We'll work on a more specific UX design to figure out the how to display the issue cards and what info to put into them, so that it is not too overwhelming.
@victorwu thanks, makes sense! This is definitely beyond scope, but would it be possible to have a list of the issues without due dates in a column on the right/left of the calendar that you could drag and drop into the calendar? I think that would be helpful in setting timelines. Dragging functionality would be a game-changer!
This would work for PS on a first iteration as your description says. Eventually, it would be nice to make multiple calendars, not unlike the kanban board both at the group and project level.
Really really important feature. Even though I am a single user using Gitlab, I would even upgrade my plan for this if its not going to be provided in CE, if it supports Google Calendar integration. I use Google Calendar for scheduling all the work I do and having a Google Calendar-Gitlab sync would really help a lot. Can this be prioritized? Thanks in advance.
It would be great to use Google Calendar to plan due date for issues and even color code it according to the tag. The possibilities are endless.
Tracking coding issues is just one part of our business and we don't want a split brain so we track everything outside GitLab atm. Unfortunately. This feature would make it possible to move our complete project management to GitLab issues which would result in us buying premium.
I just re-read the description. What we would need is a calendender that shows issues from a selection of groups. Not having an overview over all projects does not make sense.
I've been there two years ago. We are an Ultimate customer from the beginning, but start to feel that the future with GitLab is not as bright as promised. GitLab's feature set becomes broader and broader, while the features become ever shallower. We have now moved issues and epics to TargetProcess and are investigating moving repos and build to GitHub. One reason to stay with GitLab has been the on premise option. Reading through the direction document and the OKRs - especially the CEO OKRs - makes me wonder if on prem will stay an option in the future. I simply cannot wait any longer for a miracle to happen. A calendar view - and no progress for two years. Giving the current state of the product and the execution speed, an integrated product that has reached feature parity with the market leaders is something i do not expect to arrive anytime soon. Maybe GitLabs execution reflects the planning quality that is achievable by using GitLab.

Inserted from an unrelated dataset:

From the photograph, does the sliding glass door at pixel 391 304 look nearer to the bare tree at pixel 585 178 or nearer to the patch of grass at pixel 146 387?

You can do this instance-wide via /dashboard/issues (needs additional filters, unless self-hosted), group-wide, project-wide, with any query options you want just by setting up an issue search and F5 the page (to update the button's iCal URL) and using the calendar feed URL in your calendar client.
If GitLab wishes to integrate this they could take off-the-shelf iCal-parsing table library and use existing iCal generation and just render that in the browser. For now you need an external iCal-capable client for viewing.
Also keep in the mind the above is read-only, changing due dates needs to happen on the issue itself.
Why interested: Their Scrum masters would like to be able to plan capacity and load according to planned absences. In this particular case, a number of different contractors are working on the same project, but do not share the same calendars. They'd like to centralize all this information in GitLab for planning purposes.